Set problem>
In the excerpt on risk management, how much longer than first estimated did the Wembley Stadium rebuild take?

** BEGIN Excerpt provided **

The first stage is pure uncertainty. I’ll use a coin flip to illustrate these different stages, you’re going to flip a coin but you’ve absolutely no idea of what the outcomes could possibly be. You’ve no ideas that heads is more likely than the coin disappearing in a puff of smoke.

The second step is to understand at least some (but not all) of the potential outcomes, for example if I flip a coin, it could be heads.

The third step is the complete set of outcomes. If I flip a coin it could be heads or tails and no other outcomes are possible.

The forth step is to know the probabilities associated with an outcome for example 50% heads and 50% tails.

The final step is to know the outcome. This doesn’t work so well with coin example because a coin flip is designed to maintain a balance of uncertainty between two outcomes, but if you were a physics genius and knew exactly how the coin would be flipped, how clean the coin was on each side, and the impact of wind direction, then you would know in advanced how the coin would land.

But, hang on, you ask, in this final example risk management isn’t needed?

Exactly, that’s the point. Risk management is a way of dealing with our imperfect understanding of the world and can be done away we get to a total understanding of the situation so as to predict the outcome. Just as a perfect driver wouldn’t need a seat belt. In most cases, though, we’re not this good and risk management is still needed.

Project Failure – Wembley Stadium

Wembley Stadium (photo: Martin Pettitte via Flickr)

Wembley stadium is the home of English football (or English soccer if you’re American) and was rebuilt in the 2000s replacing the original structure from 1923. The project took 5 years longer than first estimated and costs were more than double initial estimates. The stadium uses an innovative steel arch that adds aesthetic appeal, but is also load bearing and minimizes the need for internal support that could have obstructed views within the stadium. As a result the arch improves the quality of the seating. The design wasn’t quite a novel as the Sydney Opera House or Guggenheim Bilbao but nonetheless included a design element in the arch that was unprecedented, making best practice techniques such as reference class forecasting impossible because there are no useful historic estimates to draw on – it had not been done before. This lack of historical precedent is often a red flag in accurate project planning.

** END Excerpt provided **
** BEGIN Given data **

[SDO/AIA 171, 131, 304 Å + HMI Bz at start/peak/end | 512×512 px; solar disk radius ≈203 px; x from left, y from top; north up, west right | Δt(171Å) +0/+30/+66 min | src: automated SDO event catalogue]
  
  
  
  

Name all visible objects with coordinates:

** END Given data **

Result below>
Five years longer than first estimated.